Na doutrina nacional, o tema foi, como dissemos, tratado de forma desenvolvida
por Jorge Reis Novais. Este autor, após analisar as razões justificativas do
instituto da reserva de lei e não obstante assinalar que faz todo o sentido que
“a hetero e pré-determinação da actividade administrativa no que respeita aos
domínios mais sensíveis ou relevantes para a comunidade, maxime os direitos
fundamentais, se faça privilegiadamente através de decisões oriundas dos
representantes directamente escolhidos para o efeito” (ob. cit., p. 834),
reconhece a inevitabilidade de, em certos casos, a norma habilitante ter de
recorrer a “a conceitos indeterminados com remissão, expressa ou implícita, para
juízos de prognose, prerrogativas de avaliação e ponderação de caso concreto,
bem como [à] outorga de significativas margens de decisão administrativa num
domínio que, à partida e segundo os ditames clássicos da reserva de lei, lhes
seria tendencialmente avesso” (ob. cit., p. 845). E, assim sendo (ob. cit., p.
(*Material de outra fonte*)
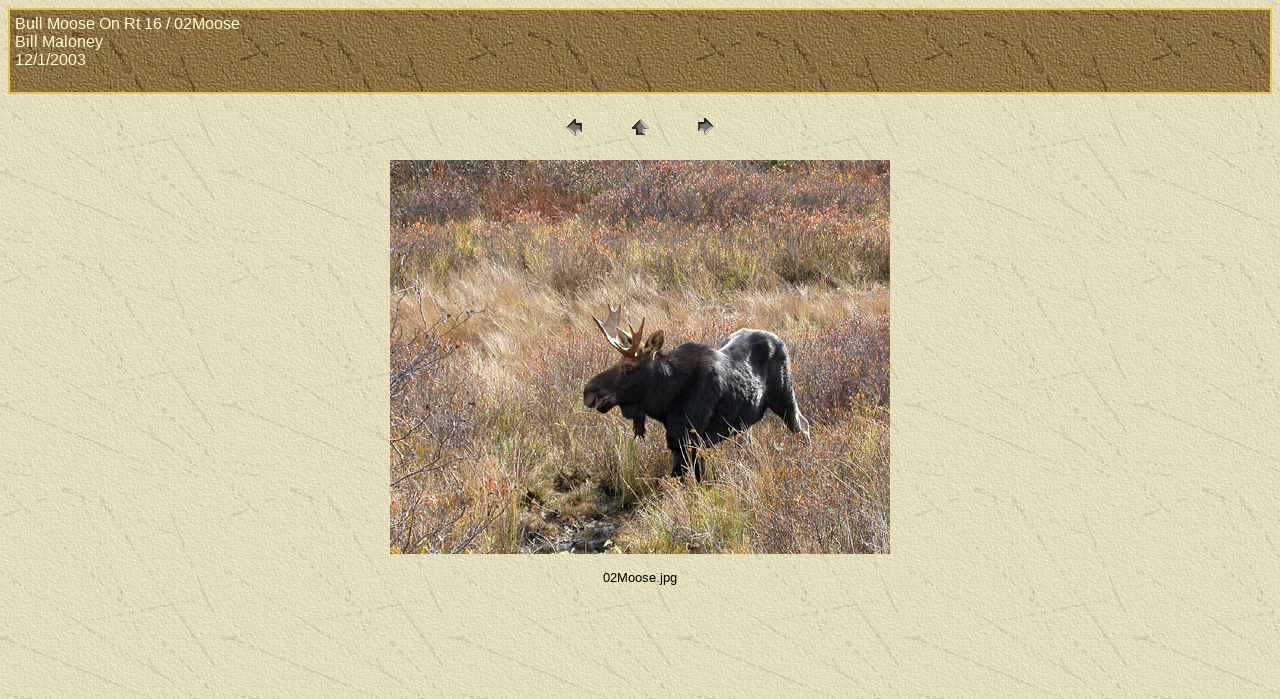

--- FILE ---
content_type: text/html
request_url: https://www.williammaloney.com/Vacations/NH2003/October/BullMoose/pages/02Moose.htm
body_size: 1843
content:
<HTML>
	<HEAD>

		<TITLE>02Moose</TITLE>
		<META name="generator" content="Adobe Photoshop(R) 7.0 Web Photo Gallery">
		<META http-equiv="Content-Type" content="text/html; charset=iso-8859-1">
	<script src="http://www.google-analytics.com/urchin.js" 
type="text/javascript">
</script>
<script type="text/javascript">
_uacct = "UA-536885-4";
urchinTracker();
</script>
</head>

<BODY bgcolor="#DFE5B1" background="../../../../../exptextb.jpg"  text="#060606"  link="#0000FF"  vlink="#800080"  alink="#FF0000" >

<TABLE border="0" cellpadding="5" cellspacing="2" width="100%" bgcolor="#E3C24F" >
<TR>
	<TD background="../../../../../exptextbrn.jpg"><FONT color="#FFFFCC" size="3"  face="Arial" >Bull Moose On Rt 16 / 02Moose
													<BR>Bill Maloney
													<BR>12/1/2003
													<BR>
													<BR> 
											
		</FONT>
	</TD>
</TR>
</TABLE>

<P><CENTER>
<TABLE border="0" cellpadding="0" cellspacing="2" width="200">
<TR>
	<TD width="80" align="center"><A href="01Moose.htm" ><IMG src="../images/previous.gif" height="30" width="30" border="0" alt="Previous"></A></TD>
	<TD width="80" align="center"><A href="../index.htm" ><IMG src="../images/home.gif" height="30" width="30" border="0" alt="Home"></A></TD>
	<TD width="80" align="center"><A href="03Moose.htm" ><IMG src="../images/next.gif" height="30" width="30" border="0" alt="Next"></A></TD>
</TR>
</TABLE>
</CENTER></P>

<P><CENTER><IMG src="../images/02Moose.jpg"  border="0" alt="02Moose"></CENTER></P>
<P><CENTER><FONT size="2"  face="Arial" >02Moose.jpg</FONT></CENTER></P>
<P><CENTER><FONT size="2"  face="Arial" >          </FONT></CENTER></P>
<P><CENTER><FONT size="2"  face="Arial" ></FONT></CENTER></P>
<P><CENTER><FONT size="2"  face="Arial" ></FONT></CENTER></P>
<P><CENTER><FONT size="2"  face="Arial" ></FONT></CENTER></P>

</BODY>

</HTML>
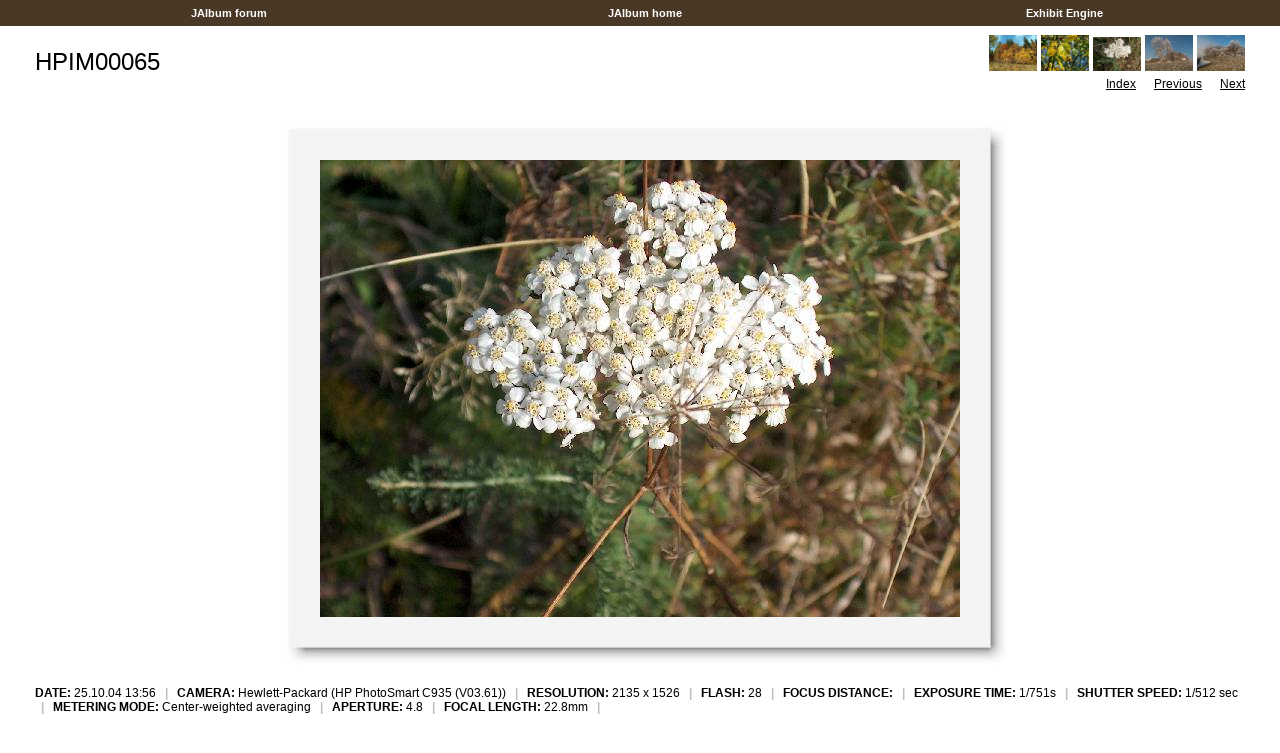

--- FILE ---
content_type: text/html
request_url: https://www.braters.com/foto/aktuell/slides/HPIM00065.html
body_size: 5847
content:



<!DOCTYPE HTML PUBLIC "-//W3C//DTD HTML 4.01 Transitional//EN">
<html>
<head>
<meta http-equiv="content-type" content="text/html; charset=ISO-8859-1" >
<title>Herbst_Winter_2004/HPIM00065</title>
<link href="../res/styles.css" rel=stylesheet>
<meta name="Keywords" CONTENT="photo album,gallery,photo gallery,digital,photo,gallery,online">
</head>

<body leftmargin="0" topmargin="0" rightmargin="0" bottommargin="0" marginwidth="0" marginheight="0" style="margin-top: 0px; margin-left: 0px; margin-right: 0px; margin-bottom: 0px;">


<table class="nav" width="100%" cellspacing="6">
<tr>
	<td align="center"></td>
	<td align="center"><a href="http://jalbum.net/forum">&nbsp;&nbsp;JAlbum forum&nbsp;&nbsp;</a></td>
	<td align="center"><a href="http://jalbum.net">&nbsp;&nbsp;JAlbum home&nbsp;&nbsp;</a></td>
	<td align="center"><a href="http://photography-on-the.net" >&nbsp;&nbsp;Exhibit Engine&nbsp;&nbsp;</a></td>
</tr></table>



	<small style="font-size: 7px;">&nbsp;</small>


	<table width="100%" border="0" cellspacing="0" cellpadding="0"><tr>

	<td><img src="../res/separator.gif" width="35" height="1" alt="" border="0"></td>	<td width="100%" height="43" valign="middle">

	<big><span class="header">HPIM00065</span></big><br><span class="subheader"></span><br>
	</td>

	<td align="right" valign="middle">

	
		<nobr>	
		<a href="HPIM00061.html"><img border=0 src="../thumbs/HPIM00061.jpg" width="48.0" height="35.6" vspace="2"></a>
<a href="HPIM00064.html"><img border=0 src="../thumbs/HPIM00064.jpg" width="48.0" height="35.6" vspace="2"></a>
<a href="HPIM00065.html"><img border=0 src="../thumbs/HPIM00065.jpg" width="48.0" height="34.0" vspace="2"></a>
<a href="HPIM0125.html"><img border=0 src="../thumbs/HPIM0125.JPG" width="48.0" height="35.6" vspace="2"></a>
<a href="HPIM0128.html"><img border=0 src="../thumbs/HPIM0128.JPG" width="48.0" height="35.6" vspace="2"></a>

		<br><small>
		<!-- Index button -->
		<a href="../index.html" title="Thumbnail page">Index</a>
		&nbsp;&nbsp;&nbsp;&nbsp;
		<!-- Previous button -->
		<a href="HPIM00064.html" title="Previous page">Previous</a>
		
		&nbsp;&nbsp;&nbsp;&nbsp;
		<!-- Next button -->
		<a href="HPIM0125.html" title="Next page">Next</a>
		
		</small>
		<br><br>
		</nobr>
	
	</td>
	<td><img src="../res/separator.gif" width="35" height="1" alt="" border="0"></td>
	</tr>
	</table>

<map name="ee_multiarea">
	
		<area alt="Previous photo" coords="0,0,213,457" href="HPIM00064.html" style="cursor: w-resize;">
	
	
		<area alt="Next photo" coords="426,0,640,457" href="HPIM0125.html" style="cursor: e-resize;">
	
	<area alt="Thumbnail page" coords="213,0,426,457" href="../index.html" style="cursor: crosshair;">
	<area alt="" coords="0,0,640,457" nohref>
</map>


	<table border="0" cellspacing="0" cellpadding="0"  align="center"><tr>
	<tbody>
	<td><img src="../res/separator.gif" width="35" height="1" alt="" border="0"></td>	<td>

	<div align="center">

	<table border="0" cellspacing="0" cellpadding="0">
	<tbody>
		<tr>
			<td background="../res/t_l_corner.jpg"><img src="../res/fill.gif" alt="" border="0"></td>
			<td background="../res/top.jpg"><img src="../res/fill.gif" alt="" border="0"></td>
			<td background="../res/t_r_corner.jpg"><img src="../res/fill.gif" alt="" border="0"></td>
		</tr>
		<tr>
			<td background="../res/left.jpg"><img src="../res/fill.gif" alt="" border="0"></td>
			<td>
				
					<img src="HPIM00065.jpg" width="640" height="457" STYLE="border-color:#ffffff" title="" usemap="#ee_multiarea">
				

			</td>
			<td background="../res/right.jpg"><img src="../res/fill.gif" alt="" border="0"></td>
		</tr>
		<tr>
			<td background="../res/b_l_corner.jpg"><img src="../res/fill.gif" alt="" border="0"></td>
			<td background="../res/bottom.jpg"><img src="../res/fill.gif" alt="" border="0"></td>
			<td background="../res/b_r_corner.jpg"><img src="../res/fill.gif" alt="" border="0"></td>
		</tr>
	</tbody>
	</table>
	</div>

	<br>
	
	<small>
	
	<b>DATE:</b> 25.10.04 13:56 <b style="color: Silver;">&nbsp;&nbsp;|&nbsp;&nbsp;</b>
	<b>CAMERA:</b> Hewlett-Packard (HP PhotoSmart C935 (V03.61)) <b style="color: Silver;">&nbsp;&nbsp;|&nbsp;&nbsp;</b>
	<b>RESOLUTION:</b> 2135 x 1526 <b style="color: Silver;">&nbsp;&nbsp;|&nbsp;&nbsp;</b>
	<b>FLASH:</b> 28 <b style="color: Silver;">&nbsp;&nbsp;|&nbsp;&nbsp;</b>
	<b>FOCUS&nbsp;DISTANCE:</b>  <b style="color: Silver;">&nbsp;&nbsp;|&nbsp;&nbsp;</b>
	<b>EXPOSURE&nbsp;TIME:</b> 1/751s <b style="color: Silver;">&nbsp;&nbsp;|&nbsp;&nbsp;</b>
	<b>SHUTTER&nbsp;SPEED:</b> 1/512 sec <b style="color: Silver;">&nbsp;&nbsp;|&nbsp;&nbsp;</b>
	<b>METERING&nbsp;MODE:</b> Center-weighted averaging <b style="color: Silver;">&nbsp;&nbsp;|&nbsp;&nbsp;</b>
	<b>APERTURE:</b> 4.8 <b style="color: Silver;">&nbsp;&nbsp;|&nbsp;&nbsp;</b>
	<b>FOCAL&nbsp;LENGTH:</b> 22.8mm <b style="color: Silver;">&nbsp;&nbsp;|&nbsp;&nbsp;</b>
	
	

	 </small>
		<br><br>
	
	</td>

	<td><img src="../res/separator.gif" width="10" height="1" alt="" border="0"></td>	</tr><tr>
	<td><img src="../res/separator.gif" width="35" height="1" alt="" border="0"></td>	<td>

	<p>
	
	<!-- On-line image printing service integration -->
	
	</p>
	</td>
	<td><img src="../res/separator.gif" width="35" height="1" alt="" border="0"></td>	</tr>
	</tbody>
	</table>

	<table width="100%" border="0" cellspacing="0" cellpadding="0"><tr>
	<td><img src="../res/separator.gif" width="35" height="1" alt="" border="0"></td>	<td valign="top">

		<br>
	<p>
	
	</p>
	<div class="generator">
	Generated by <a href="http://jalbum.net/?skin=Exhibit" title="JAlbum - Freeware web photo album generator" target="_blank">JAlbum 5.1</a>
	&nbsp;&nbsp;Design inspired by <a href="http://photography-on-the.net">Exhibit Engine</a>
	</div>
	</td>
	<td>&nbsp;&nbsp;&nbsp;
	</td>
	<td align="right" valign="top">

	
	</td>
	<td><img src="../res/separator.gif" width="35" height="1" alt="" border="0"></td>
	</tr>
	</table>


</body>
</html>

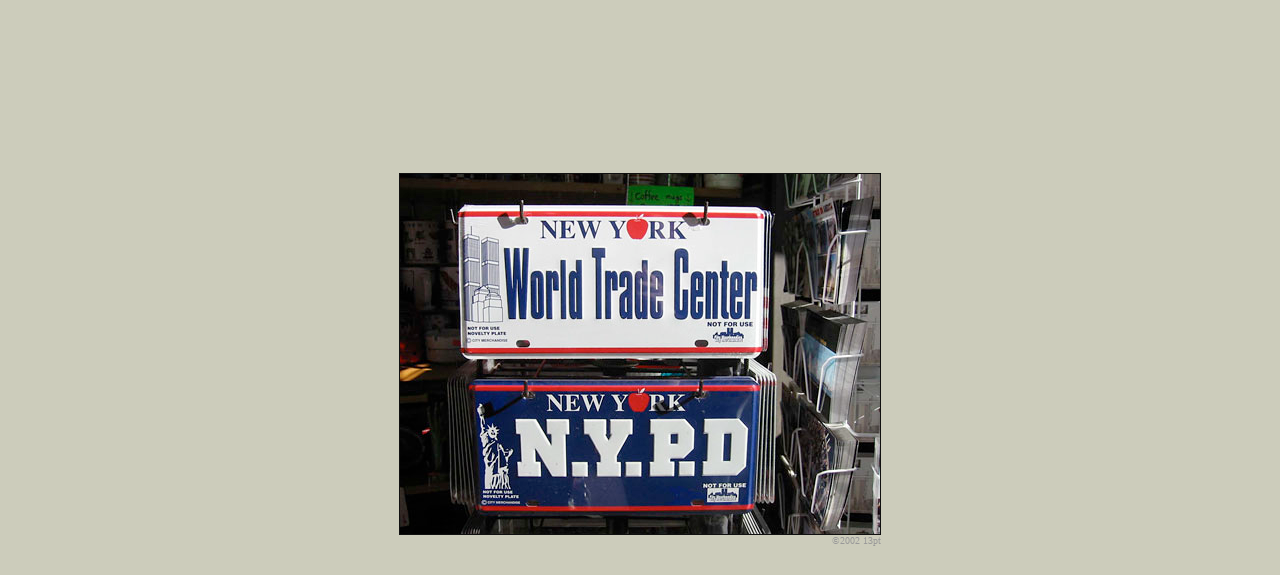

--- FILE ---
content_type: text/html; charset=UTF-8
request_url: http://13months.org/zoom/07_plates.html
body_size: 634
content:
<html>
<head>

<title>13 Months | Month 7</title>
<meta name="robots" content="no index, no follow">
<script type="text/javascript">

  var _gaq = _gaq || [];
  _gaq.push(['_setAccount', 'UA-22841586-6']);
  _gaq.push(['_trackPageview']);

  (function() {
    var ga = document.createElement('script'); ga.type = 'text/javascript'; ga.async = true;
    ga.src = ('https:' == document.location.protocol ? 'https://ssl' : 'http://www') + '.google-analytics.com/ga.js';
    var s = document.getElementsByTagName('script')[0]; s.parentNode.insertBefore(ga, s);
  })();

</script>
</head>
<body bgcolor="#CCCCBB">

<div align=center><center>
<table border=0 cellpadding=0 cellspacing=0 height="100%"><tr><td align=right>
<table border=0 cellpadding=1 cellspacing=0 bgcolor="#111111">
<tr><td><img src="../photos/medium/13months_07_plates.jpg" alt="" width=480 height=360 border=0></td></tr>
</table><font face="Verdana" size=1 color="#999999">&copy;2002 13pt</font>
</td></tr>
</table>
</center></div>

<!-- Copyright �2002 13pt -->
</body>
</html>
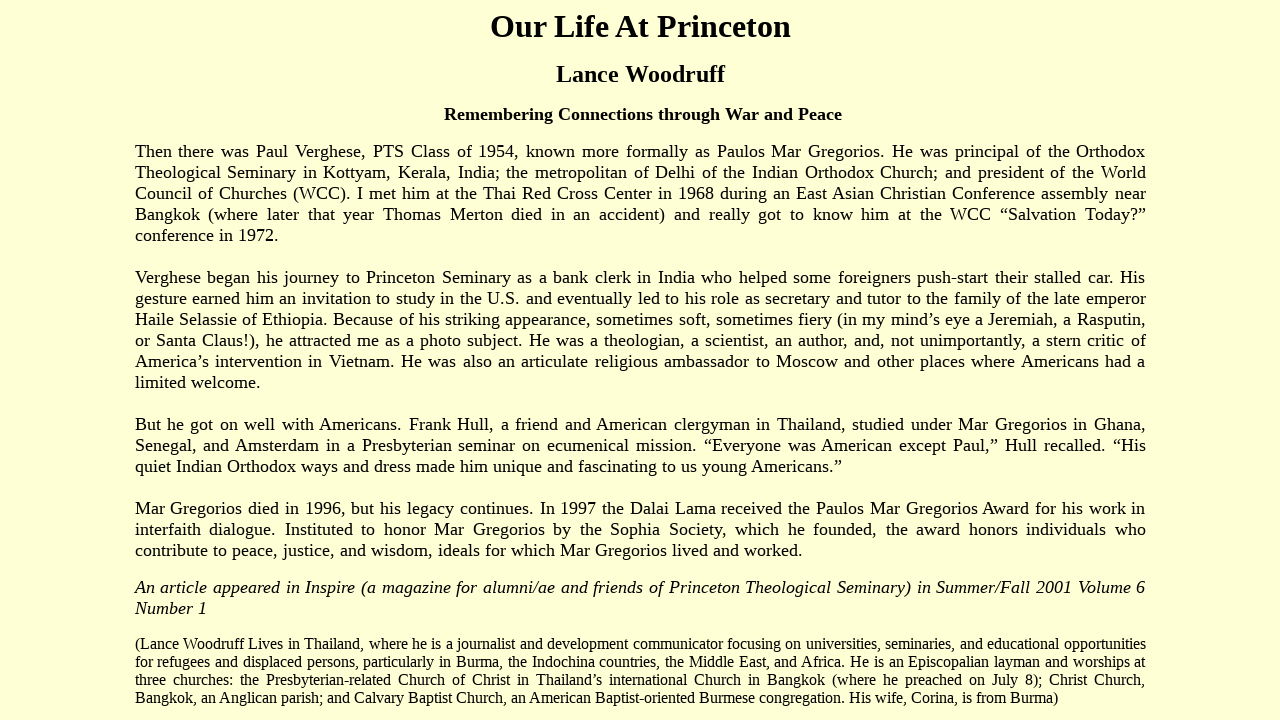

--- FILE ---
content_type: text/html
request_url: http://paulosmargregorios.in/About%20Gregorios/Lance%20Woodruf.htm
body_size: 2225
content:
<html>

<head>
<meta http-equiv="Content-Language" content="en-us">
<meta name="GENERATOR" content="Microsoft FrontPage 5.0">
<meta name="ProgId" content="FrontPage.Editor.Document">
<meta http-equiv="Content-Type" content="text/html; charset=windows-1252">
<title>Baba Virsa Singh on Mar Gregorios</title>
<style>
<!--
div.Section1
	{page:Section1;}
span.SpellE
	{}
span.GramE
	{}
h1
	{margin-bottom:.0001pt;
	text-align:center;
	page-break-after:avoid;
	font-size:14.0pt;
	font-family:"Times New Roman";
	font-weight:normal; margin-left:0in; margin-right:0in; margin-top:0in}
h2
	{margin-top:8.5pt;
	margin-right:0in;
	margin-bottom:0in;
	margin-left:0in;
	margin-bottom:.0001pt;
	text-align:center;
	text-indent:14.15pt;
	page-break-after:avoid;
	layout-grid-mode:char;
	font-size:16.0pt;
	font-family:"Times New Roman";
	}
-->
</style>
</head>

<body bgcolor="#FFFFD5">

<div align="center">
  <center>
  <table border="0" cellpadding="0" cellspacing="0" style="border-collapse: collapse" bordercolor="#111111" width="80%" height="411" id="AutoNumber1">
    <tr>
      <td width="969" height="411">
      <div class="Section1">
        <p class="H2" style="text-align: center" align="center"><b>
        <font size="6">Our Life At Princeton</font></b></p>
        <p class="H3" style="text-align: center" align="center">
        <span style="font-size: 18pt; font-weight: 700">Lance Woodruff</span></p>
        <p class="MsoNormal" align="center"><font size="4"><b>&nbsp;Remembering 
        Connections through War and Peace </b></font></p>
        <p class="MsoNormal" align="justify"><font size="4">Then there was Paul 
        Verghese, PTS Class of 1954, known more formally as Paulos Mar Gregorios. 
        He was principal of the Orthodox Theological Seminary in Kottyam, Kerala, 
        India; the metropolitan of Delhi of the Indian Orthodox Church; and 
        president of the World Council of Churches (WCC). I met him at the Thai 
        Red Cross Center in 1968 during an East Asian Christian Conference 
        assembly near Bangkok (where later that year Thomas Merton died in an 
        accident) and really got to know him at the WCC “Salvation Today?” 
        conference in 1972. <br>
        <br>
        Verghese began his journey to Princeton Seminary as a bank clerk in 
        India who helped some foreigners push-start their stalled car. His 
        gesture earned him an invitation to study in the U.S. and eventually led 
        to his role as secretary and tutor to the family of the late emperor 
        Haile Selassie of Ethiopia. Because of his striking appearance, 
        sometimes soft, sometimes fiery (in my mind’s eye a Jeremiah, a 
        Rasputin, or Santa Claus!), he attracted me as a photo subject. He was a 
        theologian, a scientist, an author, and, not unimportantly, a stern 
        critic of America’s intervention in Vietnam. He was also an articulate 
        religious ambassador to Moscow and other places where Americans had a 
        limited welcome.<br>
        <br>
        But he got on well with Americans. Frank Hull, a friend and American 
        clergyman in Thailand, studied under Mar Gregorios in Ghana, Senegal, 
        and Amsterdam in a Presbyterian seminar on ecumenical mission. “Everyone 
        was American except Paul,” Hull recalled. “His quiet Indian Orthodox 
        ways and dress made him unique and fascinating to us young Americans.”<br>
        <br>
        Mar Gregorios died in 1996, but his legacy continues. In 1997 the Dalai 
        Lama received the Paulos Mar Gregorios Award for his work in interfaith 
        dialogue. Instituted to honor Mar Gregorios by the Sophia Society, which 
        he founded, the award honors individuals who contribute to peace, 
        justice, and wisdom, ideals for which Mar Gregorios lived and worked.
        </font></p>
        <p class="MsoNormal" align="justify"><i><font size="4">An article appeared 
        in Inspire (a magazine for alumni/ae and friends of Princeton 
        Theological Seminary) in Summer/Fall 2001 Volume 6 Number 1
        </font></i>
        <p class="MsoNormal" align="justify">(Lance Woodruff Lives in Thailand, where he is a journalist and 
        development communicator focusing on universities, seminaries, and 
        educational opportunities for refugees and displaced persons, 
        particularly in Burma, the Indochina countries, the Middle East, and 
        Africa. He is an Episcopalian layman and worships at three churches: the 
        Presbyterian-related Church of Christ in Thailand’s international Church 
        in Bangkok (where he preached on July 8); Christ Church, Bangkok, an 
        Anglican parish; and Calvary Baptist Church, an American 
        Baptist-oriented Burmese congregation. His wife, Corina, is from Burma)</div>
      </td>
    </tr>
  </table>
  </center>
</div>

</body>

</html>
851), “a densidade normativa exigível varia em função de diferentes parâmetros
só definitivamente valoráveis nas circunstâncias do caso concreto”, pelo que o
que sempre importa apreciar é se, nas circunstâncias do caso concreto, “é
exigível, no sentido não apenas de ser objectiva e tecnicamente possível, mas,
também, constitucionalmente adequado, que o legislador dote a lei restritiva de
uma maior densificação ou determinação normativa.” Concretizando esta ideia,
Reis Novais acrescenta ainda (ob. cit., pp. 852) que, nesta tarefa, a chamada
teoria da essencialidade - as decisões essenciais nos âmbitos normativos mais
relevantes, maxime nos referentes ao exercício dos direitos fundamentais, devem
ser tomadas pelo legislador democraticamente legitimado - se tem revelado “capaz
de orientar o controlo constitucional de densidade normativa”, e conclui que
(ob. cit., págs. 854-855) “serão diferentes os patamares exigidos de densidade
consoante lidamos com restrições de direitos fundamentais que conferem uma
protecção específica a bens de liberdade precisamente delimitados ou direitos
fundamentais potencialmente receptivos aos múltiplos condicionamentos e
limitações derivados da sua necessária integração e compatibilização social com
outros bens, como sejam a liberdade geral de acção ou ao livre desenvolvimento
da personalidade; consoante se trata da afectação de aspectos essenciais da
dignidade da pessoa humana ou da restrição de faculdades marginais todavia
cobertas por protecção jusfundamental; consoante está em causa uma lei
conformadora que, incidentalmente, contém elementos restritivos ou uma lei que
se dirige, a título principal, a restringir um direito fundamental; conforme uma
restrição é controversa, grave e duradoura ou constitui uma bagatela
pacificamente tolerada. Por sua vez, na valoração do grau de densidade escolhido
pelo legislador deverão ser ponderadas, não apenas a forma como a indeterminação
normativa em apreciação afecta o direito à tutela judicial efectiva […] como
também a forma como se reflecte num exercício repartido e funcionalmente
adequado do poder público, na eficiência da administração ou na optimização das
condições orgânicas da composição dos bens em conflito.”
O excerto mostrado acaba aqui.